- Exercise instructions
a - Name the levels of severity through which Eli's struggle progressed, according to the post on stuttering therapy below.
b - Extend the post on stuttering therapy below, picking up after its final line.

- Selected extract
# # #
First off, I am so thrilled to have shared in the King’s journey and all the Oscars that went along with it. When David Seidler won, Eli yelled out “that means I won too!” He didn’t stop grinning for hours…so congratulations to all of you out there who stutter and special thanks to David Seidler and the amazing actors, director, producers, etc… who so beautifully raised the awareness level and understanding around this mysterious condition. We are forever grateful! (I know that someone who is reading this is connected with Mr. Seidler – and I would love it if you could forward that message on to him! Thank you.)

Now for today’s message…My mission is to help both parents and speech therapists understand the risks that we take when we imbue children with the expectation of using speech tools meant to make talking easier and to help them make fewer speech errors. The understanding is that this practice stems from evidence-based research. The professional entities supporting speech therapists and the speech therapists themselves say that they are “ethically obliged” to abide by what is considered “best practice” stemming from evidence-based research.

At first blush, the logic behind this approach seemed solid and we enthusiastically embraced it as the primary focus of Eli’s therapy. As his struggle progressed from mild to moderate to severe, I began to want a better understanding as to where this approach came from and why it wasn’t working for Eli. As I started my research, the solid logic I saw at first blush began to liquefy. By the time I finished researching and moved on to writing the book (due out this spring), that solid logic not only liquefied, but completely evaporated. So how did this come to be considered “best practice?” Here is what happens (keep in mind, I have been writing grants for the past 20 years):

– Researchers depend on grants for funding.
# # #
Scene geometry reasoning data
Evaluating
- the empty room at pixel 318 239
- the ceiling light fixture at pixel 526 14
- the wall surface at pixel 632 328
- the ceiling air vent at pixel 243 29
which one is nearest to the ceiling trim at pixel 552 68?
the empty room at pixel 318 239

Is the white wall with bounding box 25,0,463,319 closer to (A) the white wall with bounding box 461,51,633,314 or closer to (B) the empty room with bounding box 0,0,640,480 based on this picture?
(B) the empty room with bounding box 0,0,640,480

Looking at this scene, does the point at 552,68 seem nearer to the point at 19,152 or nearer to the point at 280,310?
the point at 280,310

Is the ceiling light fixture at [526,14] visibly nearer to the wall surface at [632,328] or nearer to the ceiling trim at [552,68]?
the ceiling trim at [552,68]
# # #
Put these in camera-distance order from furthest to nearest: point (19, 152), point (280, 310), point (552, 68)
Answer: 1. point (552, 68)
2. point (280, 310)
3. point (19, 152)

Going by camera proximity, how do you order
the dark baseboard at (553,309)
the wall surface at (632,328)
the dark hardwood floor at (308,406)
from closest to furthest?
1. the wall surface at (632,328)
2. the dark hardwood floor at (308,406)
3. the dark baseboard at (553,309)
# # #
- Per-task outputs
a - Mild, moderate, severe

b -
– Entities that give out these grants demand stated goals with measurable results.

– If the long-term goal is for a person to stutter less or not at all, the obvious behavior to track and measure is percent of syllables stuttered (%SS).

– %SS is a relatively easy thing to measure and relatively easy to achieve – in the short run.

– Continued funding is dependent on short-term reports of achieved measurable results.

Our quest for fewer %SS has inadvertently put us on a path strewn with risks that far outweigh anything that can be possibly gained from this focus. My research also uncovered the fact that the vast majority of evidence is labeled “preliminary, emerging, promising, etc…” because:

– The research has been done on adults, not on children.

– The sample size of those being studied is deemed statistically insignificant.

– The research is most often limited to pre-treatment and immediate post-treatment measures, which tells us nothing about the subjects’ ability to maintain their effort in the long-run. In fact,

– Research that has reached beyond immediate post-treatment measures has conveyed that most subjects who showed gains reverted back to their previous level of disfluencies, or became even more disfluent.

There are other therapy components not focused on %SS, but the focus on using speech tools far outweighs other components because it is seductively and misleadingly successful and easy to measure. Eli was able to perform well in the clinic setting (I was continually told that he was doing great) and so we assumed that he just needed to practice more. But what else was going on as we all feverishly focused on %SS?

– He increasingly choose silence over speaking up

– He acknowledges that he felt shame and embarrassment because he was not able to do what was expected of him.

– His life was permeated with a sense of failure when he was unable to sustain the effort he has put forth in the clinic setting.

– He was unable to genuinely engage in the world around him because he was so fearful, worried, and trying so hard not to stutter.

– His fear and shame became so encompassing that he grew increasingly depressed and withdrawn and even experienced debilitating sleep issues.

– When he did speak, he had started to twist his chin to his shoulder and growl in order to get a word out.

– In the short-run (the clinic setting) he was able to lower his %SS, but in the long run, his stuttering behavior went from mild to moderate to severe.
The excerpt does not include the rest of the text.